Argentine

Commission Nationale sur la Disparition de Personnes

Le 24 mars 1976, le gouvernement d’Isabel Martínez de Perón est renversé suite à un coup militaire mené par  le général Jorge Rafael Videla. La dictature qui s’ensuit, connue sous le nom de «Processus de réorganisation nationale » ou « Proceso de Reorganización Nacional »,  sera responsable de l’emprisonnement de milliers d’opposants politiques, de l’enlèvement et de la disparition de plus de 300 000 individus ainsi que de l’exil de millions de ressortissants argentins.  Par ailleurs, cette dictature participera activement à l’opération Condor dont le but était d’empêcher par tous les moyens possibles, incluant l’assassinat, l’essor du communisme en Amérique latine. Ainsi sont mis sur pieds des escadrons de la mort qui terroriseront  le pays avec l’appui des services secrets. C’est pourquoi, afin d’enquêter sur les violations graves des Droits de l’Homme commis sous ce régime, la Commission Nationale sur la Disparition de Personnes (CONADEP) a été créée en décembre 1983 en Argentine. En 1984, à l’issue de son mandat, le Rapport final Nunca Más fut présenté.

* [Entrées extraites]
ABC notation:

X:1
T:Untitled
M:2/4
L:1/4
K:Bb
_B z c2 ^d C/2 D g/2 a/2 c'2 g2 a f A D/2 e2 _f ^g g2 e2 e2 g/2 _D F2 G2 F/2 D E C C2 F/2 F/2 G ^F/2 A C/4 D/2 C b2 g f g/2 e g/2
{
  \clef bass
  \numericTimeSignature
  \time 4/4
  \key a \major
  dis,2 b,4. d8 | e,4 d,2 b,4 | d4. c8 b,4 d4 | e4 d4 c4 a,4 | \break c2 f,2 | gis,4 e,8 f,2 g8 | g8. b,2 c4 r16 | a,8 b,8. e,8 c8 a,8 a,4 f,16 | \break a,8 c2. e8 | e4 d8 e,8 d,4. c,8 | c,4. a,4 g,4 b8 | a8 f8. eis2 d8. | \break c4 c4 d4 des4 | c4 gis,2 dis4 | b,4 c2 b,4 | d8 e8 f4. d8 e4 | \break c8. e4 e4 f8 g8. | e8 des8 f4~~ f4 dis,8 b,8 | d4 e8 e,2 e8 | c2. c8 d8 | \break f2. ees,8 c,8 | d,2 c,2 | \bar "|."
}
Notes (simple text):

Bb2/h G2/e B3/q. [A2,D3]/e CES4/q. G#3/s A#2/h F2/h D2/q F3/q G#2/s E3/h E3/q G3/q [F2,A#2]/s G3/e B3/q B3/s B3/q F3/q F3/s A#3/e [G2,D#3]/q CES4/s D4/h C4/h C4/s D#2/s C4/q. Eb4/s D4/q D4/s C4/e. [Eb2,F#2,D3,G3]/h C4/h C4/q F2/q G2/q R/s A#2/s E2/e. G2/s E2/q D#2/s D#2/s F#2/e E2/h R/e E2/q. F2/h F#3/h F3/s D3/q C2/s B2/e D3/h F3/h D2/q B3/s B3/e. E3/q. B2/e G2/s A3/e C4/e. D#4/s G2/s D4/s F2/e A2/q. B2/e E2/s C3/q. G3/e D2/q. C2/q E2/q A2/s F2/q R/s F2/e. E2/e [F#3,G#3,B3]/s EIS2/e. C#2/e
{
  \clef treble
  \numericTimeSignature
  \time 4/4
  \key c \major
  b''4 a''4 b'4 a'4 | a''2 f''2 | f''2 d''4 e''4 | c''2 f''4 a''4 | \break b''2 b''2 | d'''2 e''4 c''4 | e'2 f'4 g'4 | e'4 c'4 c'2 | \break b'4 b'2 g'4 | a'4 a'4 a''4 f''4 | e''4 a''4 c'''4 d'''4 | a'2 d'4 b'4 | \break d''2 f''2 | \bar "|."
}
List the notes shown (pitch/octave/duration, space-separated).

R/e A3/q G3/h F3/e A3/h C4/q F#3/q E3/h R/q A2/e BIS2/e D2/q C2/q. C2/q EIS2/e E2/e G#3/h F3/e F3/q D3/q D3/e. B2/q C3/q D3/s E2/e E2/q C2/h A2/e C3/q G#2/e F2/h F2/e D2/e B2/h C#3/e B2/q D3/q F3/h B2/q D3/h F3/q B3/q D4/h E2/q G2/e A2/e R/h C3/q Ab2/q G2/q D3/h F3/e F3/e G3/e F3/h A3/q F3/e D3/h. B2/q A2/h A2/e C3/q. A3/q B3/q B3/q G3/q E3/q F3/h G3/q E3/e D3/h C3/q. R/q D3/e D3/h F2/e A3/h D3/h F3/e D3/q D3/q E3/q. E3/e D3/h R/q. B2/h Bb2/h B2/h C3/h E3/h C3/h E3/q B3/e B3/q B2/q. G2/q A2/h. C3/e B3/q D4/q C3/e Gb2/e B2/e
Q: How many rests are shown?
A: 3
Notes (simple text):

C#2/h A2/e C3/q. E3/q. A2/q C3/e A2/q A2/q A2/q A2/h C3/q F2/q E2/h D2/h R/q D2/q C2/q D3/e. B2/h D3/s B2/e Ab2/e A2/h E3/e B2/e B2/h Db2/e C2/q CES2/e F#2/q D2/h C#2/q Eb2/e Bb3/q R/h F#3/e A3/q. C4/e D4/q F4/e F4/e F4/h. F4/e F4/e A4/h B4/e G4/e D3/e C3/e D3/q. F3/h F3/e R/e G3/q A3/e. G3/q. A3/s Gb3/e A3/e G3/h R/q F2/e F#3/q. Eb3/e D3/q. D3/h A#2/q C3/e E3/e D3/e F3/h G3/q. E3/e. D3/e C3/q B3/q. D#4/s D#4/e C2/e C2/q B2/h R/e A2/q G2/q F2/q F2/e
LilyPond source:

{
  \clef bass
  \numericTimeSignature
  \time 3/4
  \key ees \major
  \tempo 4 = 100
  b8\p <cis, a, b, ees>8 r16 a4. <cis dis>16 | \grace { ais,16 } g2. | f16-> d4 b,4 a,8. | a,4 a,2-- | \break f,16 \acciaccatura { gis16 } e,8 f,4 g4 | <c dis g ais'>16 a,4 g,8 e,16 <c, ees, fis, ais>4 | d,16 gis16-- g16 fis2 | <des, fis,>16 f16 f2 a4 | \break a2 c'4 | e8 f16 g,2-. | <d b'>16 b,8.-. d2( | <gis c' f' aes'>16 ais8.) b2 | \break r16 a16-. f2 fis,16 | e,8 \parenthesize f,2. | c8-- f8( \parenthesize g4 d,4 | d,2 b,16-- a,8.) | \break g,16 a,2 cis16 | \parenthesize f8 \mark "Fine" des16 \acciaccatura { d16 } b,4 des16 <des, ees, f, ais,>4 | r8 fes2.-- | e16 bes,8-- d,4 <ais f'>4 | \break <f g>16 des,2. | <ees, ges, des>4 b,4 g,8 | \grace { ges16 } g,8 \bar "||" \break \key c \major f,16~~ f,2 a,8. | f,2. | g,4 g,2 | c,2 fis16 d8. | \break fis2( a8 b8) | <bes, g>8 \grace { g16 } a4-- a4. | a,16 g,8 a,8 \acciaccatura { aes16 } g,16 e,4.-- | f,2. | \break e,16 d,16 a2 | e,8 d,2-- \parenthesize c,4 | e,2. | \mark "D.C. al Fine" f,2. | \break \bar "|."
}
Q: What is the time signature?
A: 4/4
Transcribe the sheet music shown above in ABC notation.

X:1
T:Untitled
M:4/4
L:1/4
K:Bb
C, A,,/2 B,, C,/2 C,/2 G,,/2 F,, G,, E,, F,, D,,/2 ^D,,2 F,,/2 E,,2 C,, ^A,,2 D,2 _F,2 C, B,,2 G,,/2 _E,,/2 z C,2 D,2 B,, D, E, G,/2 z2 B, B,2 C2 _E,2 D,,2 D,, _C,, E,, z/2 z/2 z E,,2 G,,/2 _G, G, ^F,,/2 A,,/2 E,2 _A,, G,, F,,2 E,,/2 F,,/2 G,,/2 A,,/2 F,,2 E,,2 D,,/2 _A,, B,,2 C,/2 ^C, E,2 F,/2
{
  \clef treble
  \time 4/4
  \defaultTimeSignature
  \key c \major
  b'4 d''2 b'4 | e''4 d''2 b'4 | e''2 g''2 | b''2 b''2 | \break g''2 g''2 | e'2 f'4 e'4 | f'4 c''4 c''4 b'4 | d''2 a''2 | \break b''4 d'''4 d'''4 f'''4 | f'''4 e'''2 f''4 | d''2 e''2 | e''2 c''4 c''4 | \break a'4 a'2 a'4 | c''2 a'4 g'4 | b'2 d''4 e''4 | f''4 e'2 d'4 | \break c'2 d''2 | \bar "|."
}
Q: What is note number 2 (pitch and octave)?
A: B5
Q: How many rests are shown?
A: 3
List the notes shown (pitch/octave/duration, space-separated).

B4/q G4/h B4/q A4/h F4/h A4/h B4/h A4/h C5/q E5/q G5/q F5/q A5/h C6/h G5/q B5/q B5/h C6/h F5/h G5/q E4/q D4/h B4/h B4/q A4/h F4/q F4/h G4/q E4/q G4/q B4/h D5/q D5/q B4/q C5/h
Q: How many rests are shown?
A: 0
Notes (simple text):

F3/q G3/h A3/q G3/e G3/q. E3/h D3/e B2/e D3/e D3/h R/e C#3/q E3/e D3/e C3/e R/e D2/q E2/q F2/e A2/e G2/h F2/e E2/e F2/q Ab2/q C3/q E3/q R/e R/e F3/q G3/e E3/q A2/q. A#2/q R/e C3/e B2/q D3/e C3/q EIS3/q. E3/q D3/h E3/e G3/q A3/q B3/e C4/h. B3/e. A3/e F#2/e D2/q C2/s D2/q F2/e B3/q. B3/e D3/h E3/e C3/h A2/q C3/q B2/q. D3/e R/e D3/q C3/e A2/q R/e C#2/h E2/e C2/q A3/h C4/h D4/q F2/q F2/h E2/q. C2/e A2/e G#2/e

* [Tâches à réaliser]
1. Les affirmations suivantes concordent-elles avec le texte sur la CONADEP ? Répondez à chacune par oui ou non, en citant mot pour mot les termes décisifs du texte. (a) Le coup militaire du 24 mars 1976 a été mené par le général Jorge Rafael Videla. (b) La CONADEP a été créée en 1984. (c) Le rapport final présenté en 1984 s'intitule Nunca Más.
2. D'après le texte sur la CONADEP, quel était le but de l'opération Condor ?
3. Poursuivez le texte sur la CONADEP à partir de sa dernière phrase.

* [Réponses par tâche]
1.
(a) Oui : « le général Jorge Rafael Videla »
(b) Non : « a été créée en décembre 1983 en Argentine »
(c) Oui : « le Rapport final Nunca Más fut présenté »

2. Empêcher par tous les moyens possibles, incluant l'assassinat, l'essor du communisme en Amérique latine.

3.
Les documents concernant l’organisation et le mandat de la CONADEP n’ont pas été trouvés.

CHRONOLOGIE

1943 : une junte d’officiers, dont fait partie Juan Domingo Perón, s’empare du pouvoir. 

1946 : élu président de la République, Perón crée la doctrine « justicialiste », mélange de nationalisme, de populisme et de réformisme social.  

1955 : Perón est renversé par un coup d’Etat militaire. S’ensuit une période d’instabilité et de violence politique.  

1973 : Perón est réélu président. A sa mort, neuf mois plus tard, sa femme Isabel lui succède.  

1976 : coup d’Etat militaire dirigé par le général Videla. Début de sept années de dictature marquées par une brutale répression à l’encontre des opposants

1982 : la débacle de la « guerre des Malouines », déclenchée par la junte contre la Grande-Bretagne sonnent la retraite de la junte militaire.  

 

 

1983 : élection du radical Raul Alfonsin et mise en place de la CONADEP

1984 : publication du rapport « Nunca más »

1985 : procès des principaux dirigeants de la junte militaire. Le général Videla et l’amiral Massera sont condamnés à la prison à vie.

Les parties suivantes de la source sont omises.